La société a également déclaré qu’elle n’affréterait pas de navires détenus, exploités ou battant pavillon russe “dans la mesure du possible”. BP pourrait cependant conclure de nouvelles affaires avec la Russie si cela était “essentiel pour assurer la sécurité d’approvisionnement”.

Le géant français de l’énergie TotalEnergies a également avancé sur une ligne plus fine, affirmant qu’il arrêterait de nouvelles dépenses en Russie mais maintiendrait son partenariat là-bas, y compris une participation de près de 20% dans le producteur de gaz russe Novatek.

Le directeur général de TotalEnergies, Patrick Pouyanné, a déclaré lundi lors d’une conférence sur l’industrie de l’énergie que son entreprise ne renoncerait pas à ses connexions avec la Russie, notant que les gouvernements européens ne lui avaient pas ordonné de le faire.

“J’ai évidemment eu des discussions avec la plus haute autorité de mon pays, et il n’y a aucune pression de leur part pour que nous quittions la Russie”, a-t-il déclaré, selon Reuters.

Les responsables américains cherchent des moyens de réduire la pression sur les marchés mondiaux de l’énergie et d’alléger les poches des consommateurs, mais les analystes préviennent qu’aucun fournisseur ne pourrait facilement supplanter la Russie, troisième producteur mondial d’énergie.
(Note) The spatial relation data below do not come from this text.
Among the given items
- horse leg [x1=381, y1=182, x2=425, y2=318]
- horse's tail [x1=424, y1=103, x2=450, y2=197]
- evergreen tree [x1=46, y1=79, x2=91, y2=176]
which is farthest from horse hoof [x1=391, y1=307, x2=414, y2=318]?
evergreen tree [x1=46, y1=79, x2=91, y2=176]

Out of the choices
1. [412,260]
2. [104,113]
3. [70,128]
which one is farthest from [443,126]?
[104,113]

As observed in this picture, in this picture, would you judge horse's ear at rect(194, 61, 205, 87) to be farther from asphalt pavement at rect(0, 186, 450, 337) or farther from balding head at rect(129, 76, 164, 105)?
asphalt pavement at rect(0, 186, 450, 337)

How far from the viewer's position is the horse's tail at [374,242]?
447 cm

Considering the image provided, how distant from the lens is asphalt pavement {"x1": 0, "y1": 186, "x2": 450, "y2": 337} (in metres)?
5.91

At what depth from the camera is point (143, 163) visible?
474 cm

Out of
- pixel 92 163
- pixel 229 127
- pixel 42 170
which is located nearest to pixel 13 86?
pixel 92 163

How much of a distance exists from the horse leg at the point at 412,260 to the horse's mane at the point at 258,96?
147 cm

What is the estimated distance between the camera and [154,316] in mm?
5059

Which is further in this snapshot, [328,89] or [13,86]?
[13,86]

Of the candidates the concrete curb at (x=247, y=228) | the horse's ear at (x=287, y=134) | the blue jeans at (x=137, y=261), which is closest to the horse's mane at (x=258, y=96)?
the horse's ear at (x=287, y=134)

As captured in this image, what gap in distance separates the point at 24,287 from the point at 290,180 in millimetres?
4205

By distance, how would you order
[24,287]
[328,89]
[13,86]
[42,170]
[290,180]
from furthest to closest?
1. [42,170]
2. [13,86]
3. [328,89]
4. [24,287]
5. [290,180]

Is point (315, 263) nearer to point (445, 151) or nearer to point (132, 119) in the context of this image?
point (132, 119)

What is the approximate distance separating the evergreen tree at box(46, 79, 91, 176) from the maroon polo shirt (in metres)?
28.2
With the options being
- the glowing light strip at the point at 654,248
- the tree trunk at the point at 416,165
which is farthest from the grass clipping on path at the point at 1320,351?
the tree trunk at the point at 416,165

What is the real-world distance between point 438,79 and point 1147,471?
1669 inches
Les prix du pétrole ont atteint lundi leur plus haut niveau depuis plus d’une décennie, car il semblait de plus en plus probable que les sanctions occidentales n’épargneraient pas l’industrie énergétique russe.

Cette semaine, la Russie a menacé de couper le flux de gaz vers l’Europe via un important gazoduc, ce qui pourrait laisser les pays confrontés à des prix du pétrole de plus de 300 dollars le baril, selon un responsable russe.

“Il est absolument clair qu’un rejet du pétrole russe entraînerait des conséquences catastrophiques pour le marché mondial”, a déclaré lundi le vice-Premier ministre russe Alexander Novak dans un communiqué diffusé à la télévision d’Etat. « La flambée des prix serait imprévisible. Ce serait 300 dollars le baril, sinon plus », a-t-il déclaré.

Les nations occidentales ont engagé des négociations avec Téhéran pour un éventuel accord nucléaire qui pourrait renvoyer le brut iranien sur les marchés internationaux. Et des diplomates américains se sont rendus au Venezuela ce week-end pour discuter des exportations de pétrole de ce pays, a rapporté le Washington Post.